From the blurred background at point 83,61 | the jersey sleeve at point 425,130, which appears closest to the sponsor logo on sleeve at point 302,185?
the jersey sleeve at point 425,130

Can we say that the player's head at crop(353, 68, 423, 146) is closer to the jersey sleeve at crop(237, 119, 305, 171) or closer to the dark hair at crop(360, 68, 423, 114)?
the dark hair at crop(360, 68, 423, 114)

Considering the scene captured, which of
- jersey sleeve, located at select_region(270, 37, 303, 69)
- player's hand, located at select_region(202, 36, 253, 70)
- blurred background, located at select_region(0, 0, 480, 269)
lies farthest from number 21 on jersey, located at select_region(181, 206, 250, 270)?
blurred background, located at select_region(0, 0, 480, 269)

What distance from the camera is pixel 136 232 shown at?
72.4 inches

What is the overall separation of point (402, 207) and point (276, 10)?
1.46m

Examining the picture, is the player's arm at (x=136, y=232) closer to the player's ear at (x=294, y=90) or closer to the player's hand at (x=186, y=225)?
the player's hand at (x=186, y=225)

-- -- --

• _What to work on_
Could you copy every record above word for word, leaving each one unchanged?

• _Result of the task_
From the blurred background at point 83,61 | the jersey sleeve at point 425,130, which appears closest to the sponsor logo on sleeve at point 302,185?
the jersey sleeve at point 425,130

Can we say that the player's head at crop(353, 68, 423, 146) is closer to the jersey sleeve at crop(237, 119, 305, 171) or closer to the dark hair at crop(360, 68, 423, 114)?
the dark hair at crop(360, 68, 423, 114)

Considering the scene captured, which of
- jersey sleeve, located at select_region(270, 37, 303, 69)
- player's hand, located at select_region(202, 36, 253, 70)
- blurred background, located at select_region(0, 0, 480, 269)
lies farthest from number 21 on jersey, located at select_region(181, 206, 250, 270)?
blurred background, located at select_region(0, 0, 480, 269)

What distance from the camera is pixel 136 232 shown at?
72.4 inches

What is the overall separation of point (402, 207) and point (276, 10)?
1.46m

Examining the picture, is the player's arm at (x=136, y=232) closer to the player's ear at (x=294, y=90) or closer to the player's hand at (x=186, y=225)?
the player's hand at (x=186, y=225)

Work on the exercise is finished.